OVERVIEW: The Dystonia Medical Research Foundation backs research into the causes, diagnosis, prevention and treatment of movement disorders.
IP TAKE: This is a pretty approachable funder, especially for young researchers just getting their careers underway. While investigators won’t find a ton of money here, backing from this foundation is a good start to getting feet in the door with other funders.
PROFILE: The Dystonia Medical Research Foundation (DMRF) was founded in 1976 by Samuel and Frances Belzberg. As the name of the foundation indicates, it is dedicated to funding “research related to the causes, mechanisms, prevention, and treatment of all dystonias.” DMRF's mission is to advance research for treatments and a cure, and also to promote awareness of the multiple forms of dystonia and movement disorders.
The foundation currently has two main funding programs. The Mahlon DeLong Young Investigator Award offers a $50,000 grant for salary support and $5,000 for related research project costs to investigators who have a doctoral degree and are within five years of completing their Ph.D. training, medical residency or equivalent. The application deadline or this award is around the middle of October each year.
DMRF's Basic and Clinical Aspects of Dystonia program provides support of up to two years with a $65,000 maximum budget. Grants are awarded to projects that address the “most significant and immediate needs” of dystonia research. The submission deadline for letters of intent are also around the middle of October each year.
To get an idea of what sort of research DMRF supports, have a look at their list of current projects.
DMRF also operates a Clinical Fellowship Training program, sponsoring one-year, $75,000 clinical fellowships for second-year physician fellows. The focus of the fellowship is diagnosis and treatment of movement disorders with an emphasis on dystonia. The fellowships are made in partnership with Merz Pharmaceuticals and the Allergan Foundation.

▶ _What to work on_:
**1)** According to the foundation profile, in what year was the Dystonia Medical Research Foundation founded, and by whom?
**2)** Reproduce word for word the part of the foundation profile starting with "OVERVIEW: The Dystonia" and going on through "and movement disorders.".
The material after this sentence has nothing to do with the foundation profile.

▶ _Recorded data_:
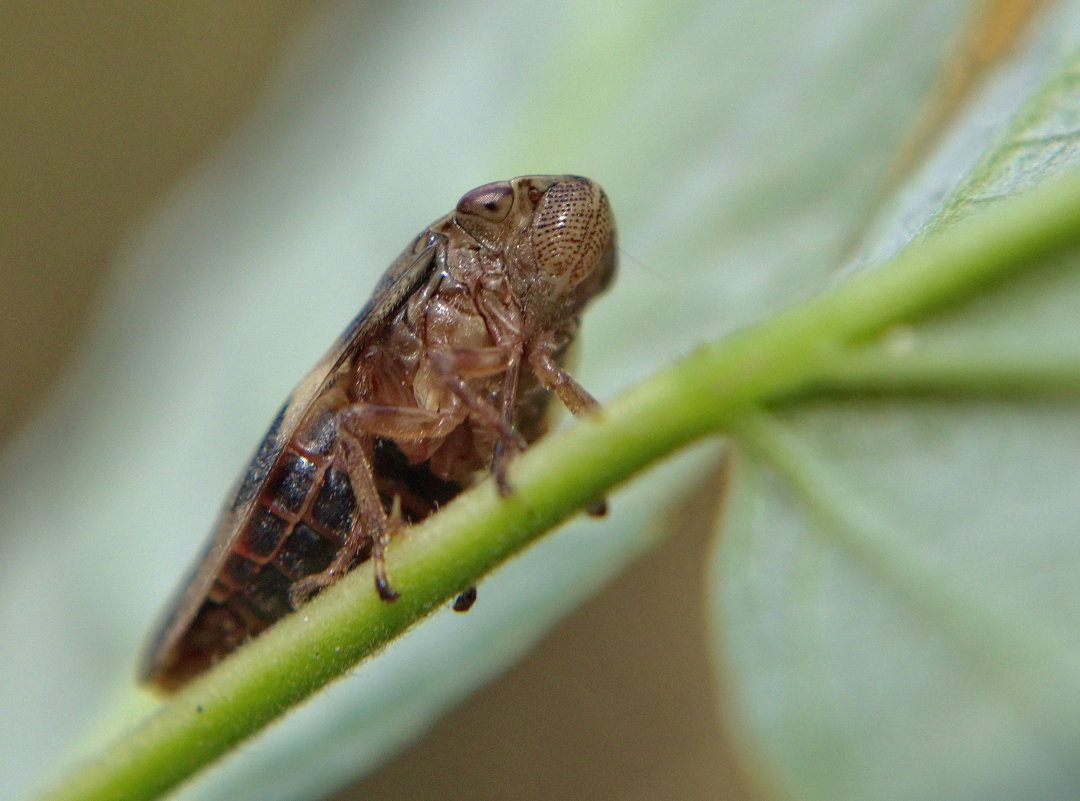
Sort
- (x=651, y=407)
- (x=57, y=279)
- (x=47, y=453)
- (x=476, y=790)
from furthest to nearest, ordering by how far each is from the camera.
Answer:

▶ _Answers provided_:
**1)** It was founded in 1976 by Samuel and Frances Belzberg.

**2)**
OVERVIEW: The Dystonia Medical Research Foundation backs research into the causes, diagnosis, prevention and treatment of movement disorders.
IP TAKE: This is a pretty approachable funder, especially for young researchers just getting their careers underway. While investigators won’t find a ton of money here, backing from this foundation is a good start to getting feet in the door with other funders.
PROFILE: The Dystonia Medical Research Foundation (DMRF) was founded in 1976 by Samuel and Frances Belzberg. As the name of the foundation indicates, it is dedicated to funding “research related to the causes, mechanisms, prevention, and treatment of all dystonias.” DMRF's mission is to advance research for treatments and a cure, and also to promote awareness of the multiple forms of dystonia and movement disorders.